骨折那天是周二,我在菜市场门口滑了一跤,左腿钻心地疼,站不起来。路人打了120,我被抬上救护车的时候,手机响了,是老公打来的。我接了,说他晚上想吃红烧排骨。我说我骨折了,在医院。他哦了一声,说那你自己看着办,挂了。

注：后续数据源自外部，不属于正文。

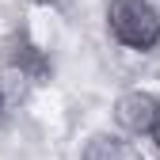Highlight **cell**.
Masks as SVG:
<instances>
[{
    "label": "cell",
    "instance_id": "277c9868",
    "mask_svg": "<svg viewBox=\"0 0 160 160\" xmlns=\"http://www.w3.org/2000/svg\"><path fill=\"white\" fill-rule=\"evenodd\" d=\"M76 160H130V145L122 133H111V130H99L92 133L84 145H80Z\"/></svg>",
    "mask_w": 160,
    "mask_h": 160
},
{
    "label": "cell",
    "instance_id": "3957f363",
    "mask_svg": "<svg viewBox=\"0 0 160 160\" xmlns=\"http://www.w3.org/2000/svg\"><path fill=\"white\" fill-rule=\"evenodd\" d=\"M4 61H8V69L31 76L34 84H46V80L53 76V61H50V53L38 46L27 31H15L8 42H4Z\"/></svg>",
    "mask_w": 160,
    "mask_h": 160
},
{
    "label": "cell",
    "instance_id": "8992f818",
    "mask_svg": "<svg viewBox=\"0 0 160 160\" xmlns=\"http://www.w3.org/2000/svg\"><path fill=\"white\" fill-rule=\"evenodd\" d=\"M4 107H8V95H4V88H0V114H4Z\"/></svg>",
    "mask_w": 160,
    "mask_h": 160
},
{
    "label": "cell",
    "instance_id": "5b68a950",
    "mask_svg": "<svg viewBox=\"0 0 160 160\" xmlns=\"http://www.w3.org/2000/svg\"><path fill=\"white\" fill-rule=\"evenodd\" d=\"M27 4H34V8H65V0H27Z\"/></svg>",
    "mask_w": 160,
    "mask_h": 160
},
{
    "label": "cell",
    "instance_id": "52a82bcc",
    "mask_svg": "<svg viewBox=\"0 0 160 160\" xmlns=\"http://www.w3.org/2000/svg\"><path fill=\"white\" fill-rule=\"evenodd\" d=\"M156 160H160V137H156Z\"/></svg>",
    "mask_w": 160,
    "mask_h": 160
},
{
    "label": "cell",
    "instance_id": "6da1fadb",
    "mask_svg": "<svg viewBox=\"0 0 160 160\" xmlns=\"http://www.w3.org/2000/svg\"><path fill=\"white\" fill-rule=\"evenodd\" d=\"M107 31L122 50L152 53L160 46V8L152 0H107Z\"/></svg>",
    "mask_w": 160,
    "mask_h": 160
},
{
    "label": "cell",
    "instance_id": "7a4b0ae2",
    "mask_svg": "<svg viewBox=\"0 0 160 160\" xmlns=\"http://www.w3.org/2000/svg\"><path fill=\"white\" fill-rule=\"evenodd\" d=\"M111 118H114L118 133L156 141V137H160V92H149V88H126L122 95L114 99Z\"/></svg>",
    "mask_w": 160,
    "mask_h": 160
}]
</instances>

到医院拍了片子,小腿骨折,要手术。医生说先交两万押金,我当时卡里只有三千多,工资卡在我老公那里,我给他打电话,打了三个,没人接。后来发了条消息,说了情况,让他转钱过来。过了半个小时,他回了一条:“没钱。”两个字,没有标点符号。我盯着那两个字看了很久,也没有标点符号。我姐是第二天来的,她在外地,坐了四个小时的车,到了医院,气喘吁吁的。看到我躺在病床上,腿打着石膏,眼泪就下来了。
“怎么回事?”
“摔了。”
“他呢?”
“上班。”
她没再问了,去问了医生,回来坐在床边,拉着我的手。她的手很暖,跟我妈一样。
“钱的事你别管,我来想办法。”她拿出手机,打了几个电话,到处借钱。后来她把她结婚时的金镯子卖了。那是妈留给她的,妈走的时候说,这镯子给你姐,她比我大,照顾我多。姐一直没舍得戴,放在柜子里,用红布包着。卖了,六万块,够我的医药费了。

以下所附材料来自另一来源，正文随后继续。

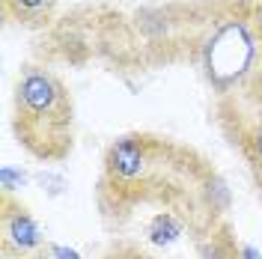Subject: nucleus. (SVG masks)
I'll list each match as a JSON object with an SVG mask.
<instances>
[{"label":"nucleus","mask_w":262,"mask_h":259,"mask_svg":"<svg viewBox=\"0 0 262 259\" xmlns=\"http://www.w3.org/2000/svg\"><path fill=\"white\" fill-rule=\"evenodd\" d=\"M212 170L200 152L167 137L131 131L107 146L98 179V206L107 221L128 218L137 206H161L188 218L191 239L217 224L203 206V179Z\"/></svg>","instance_id":"1"},{"label":"nucleus","mask_w":262,"mask_h":259,"mask_svg":"<svg viewBox=\"0 0 262 259\" xmlns=\"http://www.w3.org/2000/svg\"><path fill=\"white\" fill-rule=\"evenodd\" d=\"M18 143L36 161H63L75 143V107L66 83L45 66H24L15 81Z\"/></svg>","instance_id":"2"},{"label":"nucleus","mask_w":262,"mask_h":259,"mask_svg":"<svg viewBox=\"0 0 262 259\" xmlns=\"http://www.w3.org/2000/svg\"><path fill=\"white\" fill-rule=\"evenodd\" d=\"M259 60V39L250 15H227L214 24L203 42V72L221 98L245 90Z\"/></svg>","instance_id":"3"},{"label":"nucleus","mask_w":262,"mask_h":259,"mask_svg":"<svg viewBox=\"0 0 262 259\" xmlns=\"http://www.w3.org/2000/svg\"><path fill=\"white\" fill-rule=\"evenodd\" d=\"M0 244L3 253L12 259H48V242L42 224L12 194H3L0 203Z\"/></svg>","instance_id":"4"},{"label":"nucleus","mask_w":262,"mask_h":259,"mask_svg":"<svg viewBox=\"0 0 262 259\" xmlns=\"http://www.w3.org/2000/svg\"><path fill=\"white\" fill-rule=\"evenodd\" d=\"M217 122H221L224 134L229 137V143L238 146V152L245 155L250 170L259 173L262 170V114L253 111V107H250V114H245L235 98H221Z\"/></svg>","instance_id":"5"},{"label":"nucleus","mask_w":262,"mask_h":259,"mask_svg":"<svg viewBox=\"0 0 262 259\" xmlns=\"http://www.w3.org/2000/svg\"><path fill=\"white\" fill-rule=\"evenodd\" d=\"M194 247L200 259H242V250H245L227 218L212 224L206 232H200L194 239Z\"/></svg>","instance_id":"6"},{"label":"nucleus","mask_w":262,"mask_h":259,"mask_svg":"<svg viewBox=\"0 0 262 259\" xmlns=\"http://www.w3.org/2000/svg\"><path fill=\"white\" fill-rule=\"evenodd\" d=\"M185 232H191V224H188L185 214H179V211H173V209L155 211L146 224V239L155 247H170L173 242H179Z\"/></svg>","instance_id":"7"},{"label":"nucleus","mask_w":262,"mask_h":259,"mask_svg":"<svg viewBox=\"0 0 262 259\" xmlns=\"http://www.w3.org/2000/svg\"><path fill=\"white\" fill-rule=\"evenodd\" d=\"M57 0H3V12L24 27H45L54 15Z\"/></svg>","instance_id":"8"},{"label":"nucleus","mask_w":262,"mask_h":259,"mask_svg":"<svg viewBox=\"0 0 262 259\" xmlns=\"http://www.w3.org/2000/svg\"><path fill=\"white\" fill-rule=\"evenodd\" d=\"M101 259H152V256L143 253L137 244H131V242H116V244H111V247L104 250Z\"/></svg>","instance_id":"9"},{"label":"nucleus","mask_w":262,"mask_h":259,"mask_svg":"<svg viewBox=\"0 0 262 259\" xmlns=\"http://www.w3.org/2000/svg\"><path fill=\"white\" fill-rule=\"evenodd\" d=\"M245 98H247V104H250L253 111L262 114V69H256L253 78L245 83Z\"/></svg>","instance_id":"10"},{"label":"nucleus","mask_w":262,"mask_h":259,"mask_svg":"<svg viewBox=\"0 0 262 259\" xmlns=\"http://www.w3.org/2000/svg\"><path fill=\"white\" fill-rule=\"evenodd\" d=\"M250 21H253L256 39H259V45H262V3H253V6H250Z\"/></svg>","instance_id":"11"},{"label":"nucleus","mask_w":262,"mask_h":259,"mask_svg":"<svg viewBox=\"0 0 262 259\" xmlns=\"http://www.w3.org/2000/svg\"><path fill=\"white\" fill-rule=\"evenodd\" d=\"M253 185H256V194H259V200H262V170L253 173Z\"/></svg>","instance_id":"12"}]
</instances>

手术很成功,住了29天。这29天里,我老公来过三次。第一次是住院当天晚上,来了站了十分钟,说公司忙,走了。第二次是手术那天,在手术室门口待了一会儿,我还没出来他就走了。第三次是出院前两天,来了一趟,拿了一些东西,说家里有事,又走了。他每次来,都站得不远不近,话也不多,问问情况,就走了。他不说关心,也不说不关心。他只是在那里,像完成任务。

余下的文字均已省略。